Viele unserer Gefühle treten nicht spontan und erstmals auf, sondern haben eine Vorgeschichte. Mein Onkel war herrschsüchtig und machthungrig, entsprechend wenig Kontakt hatten wir. Aber jetzt ist er alt und es blitzen immer wieder liebevolle Züge an ihm auf. Ich möchte diese „neue Zeit“, die wir geschenkt bekommen haben, um Schönes und Überraschendes an ihm zu entdecken, nützen und ihn nicht auf seine alte „Rolle“ festschreiben. Ich darf mir also die Freiheit geben, nicht mit den „alten“ Gefühlen auf bestimmte Situationen und Personen zu reagieren, sondern ich darf neue Gefühle zulassen; ich bin ein freier Mensch, der sich entscheiden kann, anders, neu, ungewohnt zu reagieren.

Datenabschnitt:

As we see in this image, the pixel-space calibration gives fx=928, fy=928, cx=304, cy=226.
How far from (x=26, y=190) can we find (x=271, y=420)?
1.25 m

Aufgabendetails: Zitiere aus dem Text über alte und neue Gefühle wortgetreu die Stelle von „Viele unserer Gefühle“ bis „ungewohnt zu reagieren.“. Die Liste spielt hier keine Rolle.

Vollständige Antwort:
Viele unserer Gefühle treten nicht spontan und erstmals auf, sondern haben eine Vorgeschichte. Mein Onkel war herrschsüchtig und machthungrig, entsprechend wenig Kontakt hatten wir. Aber jetzt ist er alt und es blitzen immer wieder liebevolle Züge an ihm auf. Ich möchte diese „neue Zeit“, die wir geschenkt bekommen haben, um Schönes und Überraschendes an ihm zu entdecken, nützen und ihn nicht auf seine alte „Rolle“ festschreiben. Ich darf mir also die Freiheit geben, nicht mit den „alten“ Gefühlen auf bestimmte Situationen und Personen zu reagieren, sondern ich darf neue Gefühle zulassen; ich bin ein freier Mensch, der sich entscheiden kann, anders, neu, ungewohnt zu reagieren.